EMployers hired and paid on a weekly or daily basis and often shut down for several months of the year due to weather or lack of buisness. When the employers shut down, or a worker was sick, the worker did not get paid. Most of the income figures reported below assume year round employment, but various sources reported that the typical laborer spent at least several months of the year unemployed and without income.

In order to get by, it was often necessary for all family memebrs to work, often even young children. In slum districts some people even housed  horses in the basements, or slept in stables. Otherwise unemployed family members often resorted to small-scale and poorly paying buisnesses such as fruit-peddling.

Solitary women and aged persons faced special obstacles. Women faced institutionalized wage discrimination which, with the exception of certain occupations such as clerical work and teaching, almost always guaranteed they would be unable to live on income from employment. Aged persons were often unable to perform labor and had to depend upon relatives and charity.

Robert Hunter in his controversial book Poverty estimated that a typical family of five needed to earn at least $600/year to meet basic food and shelter needs. As the figures below show, the average family was often on the brink of impoverishment.
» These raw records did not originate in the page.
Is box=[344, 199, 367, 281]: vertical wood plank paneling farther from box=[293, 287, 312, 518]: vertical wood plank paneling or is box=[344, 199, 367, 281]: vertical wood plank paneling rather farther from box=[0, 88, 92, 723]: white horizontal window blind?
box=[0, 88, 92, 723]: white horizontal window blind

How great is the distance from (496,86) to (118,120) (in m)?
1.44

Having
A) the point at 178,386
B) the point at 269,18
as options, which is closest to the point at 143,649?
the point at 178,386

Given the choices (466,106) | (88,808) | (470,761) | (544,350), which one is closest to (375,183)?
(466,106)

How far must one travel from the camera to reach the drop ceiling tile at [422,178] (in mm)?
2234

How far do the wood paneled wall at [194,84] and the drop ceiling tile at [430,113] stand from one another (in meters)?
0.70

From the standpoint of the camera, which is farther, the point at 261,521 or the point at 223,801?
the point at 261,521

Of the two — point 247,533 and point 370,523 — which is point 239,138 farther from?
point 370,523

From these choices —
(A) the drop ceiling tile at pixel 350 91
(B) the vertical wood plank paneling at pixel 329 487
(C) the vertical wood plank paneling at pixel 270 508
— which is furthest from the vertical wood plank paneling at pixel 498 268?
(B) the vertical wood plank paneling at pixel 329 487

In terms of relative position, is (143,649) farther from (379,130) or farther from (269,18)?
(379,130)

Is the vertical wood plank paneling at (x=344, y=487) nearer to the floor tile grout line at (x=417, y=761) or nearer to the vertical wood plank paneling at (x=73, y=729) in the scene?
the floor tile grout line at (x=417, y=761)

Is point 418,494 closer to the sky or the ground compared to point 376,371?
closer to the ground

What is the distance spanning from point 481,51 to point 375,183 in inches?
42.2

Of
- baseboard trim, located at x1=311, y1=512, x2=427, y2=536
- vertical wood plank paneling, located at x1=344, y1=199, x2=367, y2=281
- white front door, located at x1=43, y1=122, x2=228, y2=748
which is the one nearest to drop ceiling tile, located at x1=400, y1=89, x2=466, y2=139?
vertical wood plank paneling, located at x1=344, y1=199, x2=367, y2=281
The middle-class (ex: professionals, owners of buisnesses, etc.) fared better. Misfortune might bring them uncomfortably close to the poverty line, but they usually had steady employment, and a higher income. However these families formed considerably less than half the population. The upper-classes, or capitalists, as they were then called, lived in opulent splendor.

The 18th Annual Report of the Commissioner of Labor p. 300 reports on a large, but possibly not representative, sample of Illinois families. Among the numerous family economic statistics, it showed the percentage of all Illinois families having income from the following sources:

Working Husband 98.2%
Wife 7.7%
Children 18.7%
Taking in Boarders/Lodgers 22.5%
Other Sources 15.6%
On the average, those Illinois families having income from the above sources earned annually from the:

Working Husband $620.19
Wife $114.43
Children $334.93
Boarders/Lodgers $240.47
Other Sources $139.76
The overall average annual income for the average family of 4.91 persons was $756.63, assuming that all family members maintain steady, year-round employment.

If you consider what that would equate to today, it would be roughly $3783.15.